Black S. African Fights Sanctions : Diplomacy: First secretary of embassy in Washington says actions, although well-meaning, have backfired in his country.
WASHINGTON — Like many diplomats who populate Embassy Row, Paul Jacobs has a courtly, nonconfrontational style, the sort of smooth demeanor essential to the art of diplomacy.
He is also a pioneer of sorts, a symbol of the fundamental shift that has taken place in his homeland. Jacobs is South African. He is also black. That is a rare combination indeed.
The comfortable trappings Jacobs enjoys as an emissary of President F. W. de Klerk are a far cry from his humble beginnings as one of nine children who lived off the proceeds of a family-run bootleg liquor operation in a teeming black neighborhood of Pretoria.
But he developed a passion for education, not only as a means of bettering his own lot but also that of South Africa’s black youth. Before coming here, he spent 35 years in the South African public school system.
But Jacobs’ passions are not limited to education: He also is an unswerving opponent of white supremacist rule and, perhaps more surprisingly, the economic sanctions that the United States and other Western countries imposed in hope of inducing South Africa to moderate its racial policies.
And part of his mission as embassy first secretary is to persuade as many Americans as possible that sanctions, however well-intentioned, have had a devastating effect on the well-being of countless South Africans--virtually all of them black.

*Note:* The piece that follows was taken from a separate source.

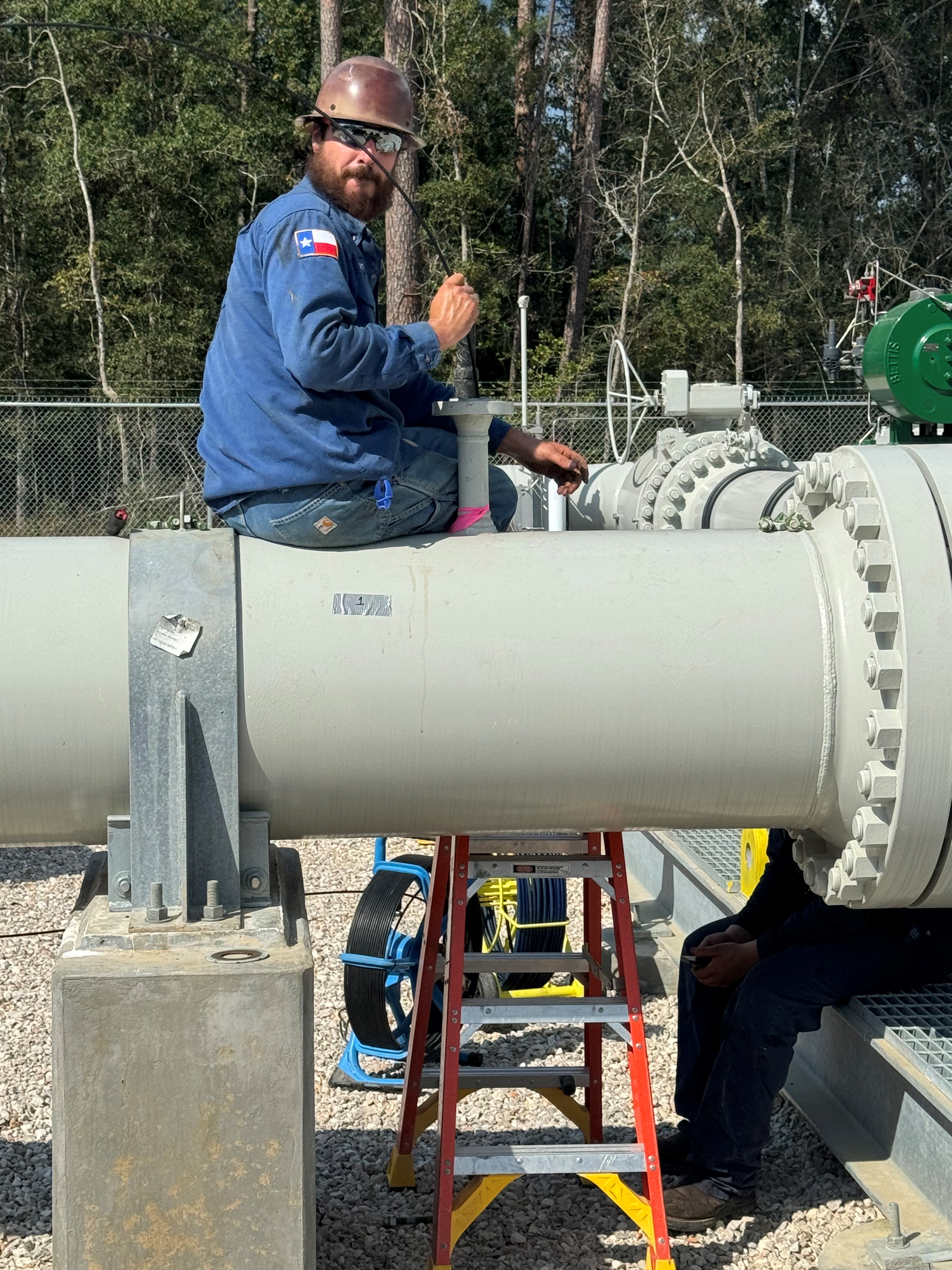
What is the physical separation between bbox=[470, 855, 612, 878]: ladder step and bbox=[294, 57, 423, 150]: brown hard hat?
5.06ft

Jacobs, 53, reflected the other day on his migration from pedagogue to diplomat as he sat in his spacious office amid photographs of many of the white men dispatched here as ambassadors by various pro-apartheid governments over the years.
“I taught for 35 years. Fifteen of those I was headmaster of three different schools. It is very difficult to try to teach a child when that child comes to school hungry, when the child is not properly clothed, when the child’s family is not properly housed,” he said.
Jacobs said that as headmaster of the three schools much of his time was spent raising funds at factories and other firms to help his students and their families. He came to rely heavily on some of the American companies based in South Africa.
Then, in 1986, Congress overrode President Ronald Reagan’s veto of legislation to impose economic sanctions against South Africa. Although the sanctions did not require U.S. firms to pull out of South Africa, Jacobs said many did so anyway. His community-service efforts suffered.
Funds that Jacobs had been able to obtain to feed needy students, to train teachers or to provide higher education opportunities began to dry up. Rising unemployment left many families impoverished. The American firms, he said with an air of certainty, “should not have withdrawn.”
In frustration, Jacobs decided to try to find a way to take his case against sanctions to the American people. Two years ago, at age 51, he quit his career in education and became a trainee in the South African diplomatic service. With luck, he would be sent to Washington. He arrived last July accompanied by his wife and two of his seven children. The remaining five are all grown.
By coincidence, less than a month after his arrival, President Bush lifted the sanctions in response to liberalizing moves by De Klerk, including the freeing of political prisoners and the dismantling of some of the more onerous features of apartheid.
Jacobs’ boss is Ambassador Harry Schwarz, who shares his subordinate’s distaste both for apartheid and for sanctions. Jacobs has lobbied hard to end all curbs to U.S.-South African economic ties, talking with state legislators and others. He seems disappointed with the results thus far.
“The only state that has lifted sanctions since I’ve been here is Oregon. All the others are still saying it is premature,” he said.
Not long ago, the notion of Jacobs working hand in hand with the white man’s government sitting in Pretoria was preposterous. Apartheid, he said, is a “system that was wrong, evil, a system that was designed to almost incapacitate the abilities of blacks, designed to reduce blacks to servants and laborers, to keep a certain section of the population as the masters, totally anti-anything that is consistent with true human values.”
His anger was fueled by some nasty run-ins with the police as a youth. He was once beaten up by an officer because he refused to call him “boss.” He shook his head at the memory of that period. “Sometimes I felt it was a joyful pastime for police to beat up on blacks,” he said.
He flirted with the idea of becoming an anti-apartheid militant as a young man, pointing out that only menial jobs were available to blacks in those days. But his father died when Jacobs was 13, leaving him the male head of a large family.
The family recommended that he become a community activist instead of a political activist, and he bowed to their wishes. “That is where my sense of community involvement began,” he said.